If I do what I am planning, the cow will walk up a wide ramp on one side and "enter" the stanchion. There will be a long....almost the entire side...... hinged gate to shut and confine the cow. Feed in front to get her to aim in. I like the squeezer that he incorporated.
Am I creating a difficult situation having the cow enter the wide side and make the 90 degree turn to the right to position herself at the feed box, with her head in a gate. Leaving, she would have to turn right and head down the side ramp.
I realize that it is not the perfect situation. Being a novice, I am concerned about creating a situation that feeds the cows worst fears, and makes life miserable for me. We are able to milk our first heifer/cow with just a lead tied off on a side of a stall, so I have a little wiggle room. If the pass-thru design is just so much better, I might be able to set up a dedicated addition before our next calf in May. We will not be milking more than 2 cows a day for a couple of years.

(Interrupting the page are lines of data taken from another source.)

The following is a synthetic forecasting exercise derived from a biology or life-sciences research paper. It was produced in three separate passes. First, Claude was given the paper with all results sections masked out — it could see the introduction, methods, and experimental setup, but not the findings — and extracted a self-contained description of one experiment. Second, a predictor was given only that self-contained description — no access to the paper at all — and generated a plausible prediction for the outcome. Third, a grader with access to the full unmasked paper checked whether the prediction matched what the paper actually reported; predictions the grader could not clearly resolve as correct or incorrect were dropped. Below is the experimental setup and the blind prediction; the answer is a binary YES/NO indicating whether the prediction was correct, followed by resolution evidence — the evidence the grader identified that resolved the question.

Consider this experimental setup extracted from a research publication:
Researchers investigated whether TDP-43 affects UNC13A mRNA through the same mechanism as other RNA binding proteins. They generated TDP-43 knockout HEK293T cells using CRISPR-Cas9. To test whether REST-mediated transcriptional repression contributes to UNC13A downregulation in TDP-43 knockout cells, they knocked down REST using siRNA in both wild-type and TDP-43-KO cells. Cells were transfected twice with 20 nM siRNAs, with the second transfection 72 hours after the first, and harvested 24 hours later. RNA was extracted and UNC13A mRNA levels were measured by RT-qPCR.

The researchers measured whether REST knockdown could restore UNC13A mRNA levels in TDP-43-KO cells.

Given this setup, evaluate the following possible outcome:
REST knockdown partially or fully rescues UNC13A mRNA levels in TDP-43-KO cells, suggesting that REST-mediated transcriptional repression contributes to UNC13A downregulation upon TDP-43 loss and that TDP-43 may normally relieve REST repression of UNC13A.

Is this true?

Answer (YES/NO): NO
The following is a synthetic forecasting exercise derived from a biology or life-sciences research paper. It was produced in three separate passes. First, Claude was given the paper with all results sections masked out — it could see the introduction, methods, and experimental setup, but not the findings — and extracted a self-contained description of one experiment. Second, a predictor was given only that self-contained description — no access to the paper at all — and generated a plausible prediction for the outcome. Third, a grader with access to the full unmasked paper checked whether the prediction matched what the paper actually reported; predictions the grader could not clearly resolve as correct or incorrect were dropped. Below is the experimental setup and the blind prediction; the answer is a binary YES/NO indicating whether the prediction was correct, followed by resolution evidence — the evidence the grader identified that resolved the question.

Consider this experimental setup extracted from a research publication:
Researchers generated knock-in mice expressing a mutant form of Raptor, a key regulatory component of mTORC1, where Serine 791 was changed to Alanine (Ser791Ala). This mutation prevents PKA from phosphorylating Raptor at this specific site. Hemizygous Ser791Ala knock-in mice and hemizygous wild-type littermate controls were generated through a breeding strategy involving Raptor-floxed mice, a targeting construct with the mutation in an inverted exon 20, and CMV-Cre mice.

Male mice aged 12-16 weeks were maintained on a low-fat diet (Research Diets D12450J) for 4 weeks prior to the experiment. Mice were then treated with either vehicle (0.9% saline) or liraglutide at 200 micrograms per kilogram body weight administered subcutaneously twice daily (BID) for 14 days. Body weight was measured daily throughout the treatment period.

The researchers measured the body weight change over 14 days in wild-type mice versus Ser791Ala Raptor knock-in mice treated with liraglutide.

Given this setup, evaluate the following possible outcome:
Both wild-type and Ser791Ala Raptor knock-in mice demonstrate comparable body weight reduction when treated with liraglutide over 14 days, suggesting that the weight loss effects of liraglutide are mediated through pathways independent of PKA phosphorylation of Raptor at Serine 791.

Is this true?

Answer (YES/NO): NO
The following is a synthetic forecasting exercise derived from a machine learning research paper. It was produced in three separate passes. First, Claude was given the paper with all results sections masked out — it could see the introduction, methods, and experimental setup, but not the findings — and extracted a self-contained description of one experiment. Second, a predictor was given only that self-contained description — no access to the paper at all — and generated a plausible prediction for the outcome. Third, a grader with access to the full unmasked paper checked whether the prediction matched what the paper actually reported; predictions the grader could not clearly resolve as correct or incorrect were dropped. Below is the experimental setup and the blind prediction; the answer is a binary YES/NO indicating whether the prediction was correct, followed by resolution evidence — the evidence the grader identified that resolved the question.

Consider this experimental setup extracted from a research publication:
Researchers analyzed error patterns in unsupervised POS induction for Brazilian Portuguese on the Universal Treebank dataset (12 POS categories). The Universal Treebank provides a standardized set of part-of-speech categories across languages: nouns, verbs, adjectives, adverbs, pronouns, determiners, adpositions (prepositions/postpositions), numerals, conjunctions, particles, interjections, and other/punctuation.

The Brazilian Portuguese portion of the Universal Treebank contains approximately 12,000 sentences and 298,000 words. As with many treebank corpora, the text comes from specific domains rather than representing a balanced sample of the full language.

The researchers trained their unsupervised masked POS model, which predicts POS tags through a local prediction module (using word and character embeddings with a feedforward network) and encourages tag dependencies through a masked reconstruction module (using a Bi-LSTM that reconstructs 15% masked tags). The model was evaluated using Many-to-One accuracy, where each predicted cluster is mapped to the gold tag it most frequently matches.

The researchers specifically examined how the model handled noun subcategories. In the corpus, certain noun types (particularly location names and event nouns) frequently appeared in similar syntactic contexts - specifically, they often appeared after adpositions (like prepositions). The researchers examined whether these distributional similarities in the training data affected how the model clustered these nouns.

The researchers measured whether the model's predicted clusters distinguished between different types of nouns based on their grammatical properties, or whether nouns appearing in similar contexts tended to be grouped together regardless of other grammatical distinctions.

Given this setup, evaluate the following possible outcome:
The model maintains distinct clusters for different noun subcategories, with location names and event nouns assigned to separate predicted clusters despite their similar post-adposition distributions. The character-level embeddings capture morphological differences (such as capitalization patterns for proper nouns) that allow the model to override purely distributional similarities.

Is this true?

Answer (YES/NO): NO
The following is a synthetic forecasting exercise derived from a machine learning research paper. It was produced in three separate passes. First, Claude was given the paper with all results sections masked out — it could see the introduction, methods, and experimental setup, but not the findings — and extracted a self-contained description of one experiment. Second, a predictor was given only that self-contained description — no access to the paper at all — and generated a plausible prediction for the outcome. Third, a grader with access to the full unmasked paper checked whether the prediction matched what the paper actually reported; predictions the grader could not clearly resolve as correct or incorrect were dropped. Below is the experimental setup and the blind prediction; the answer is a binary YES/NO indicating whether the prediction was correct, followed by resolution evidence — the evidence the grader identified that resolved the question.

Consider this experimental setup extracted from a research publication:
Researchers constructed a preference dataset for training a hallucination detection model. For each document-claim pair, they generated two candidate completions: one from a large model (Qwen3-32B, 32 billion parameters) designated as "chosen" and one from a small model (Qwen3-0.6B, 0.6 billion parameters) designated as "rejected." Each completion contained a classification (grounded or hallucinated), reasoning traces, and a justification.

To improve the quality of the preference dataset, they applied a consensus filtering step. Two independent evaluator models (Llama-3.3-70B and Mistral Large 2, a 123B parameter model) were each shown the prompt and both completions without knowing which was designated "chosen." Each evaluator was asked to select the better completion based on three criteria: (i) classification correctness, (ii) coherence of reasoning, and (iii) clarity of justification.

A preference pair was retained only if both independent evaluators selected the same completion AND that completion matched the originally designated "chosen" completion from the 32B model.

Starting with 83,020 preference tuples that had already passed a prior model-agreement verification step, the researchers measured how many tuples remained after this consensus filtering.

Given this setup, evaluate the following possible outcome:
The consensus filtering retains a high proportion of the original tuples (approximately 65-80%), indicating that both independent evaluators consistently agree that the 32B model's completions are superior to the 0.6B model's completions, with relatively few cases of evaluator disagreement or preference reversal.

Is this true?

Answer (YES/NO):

Post by midhilldexters on Jan 19, 2013 11:11:46 GMT -5
A couple of things I always worry about with wood stanchions is when they get wet they are slippery for a cow that may be nervous in them. Cleats sometimes will help with that. Also, what about build up of disease? Wood is hard to clean being porous. Putting your milking bucket down on the wood all the time could be an issue. Just some thoughts, hope they help. Love that there are so many more getting into milking now.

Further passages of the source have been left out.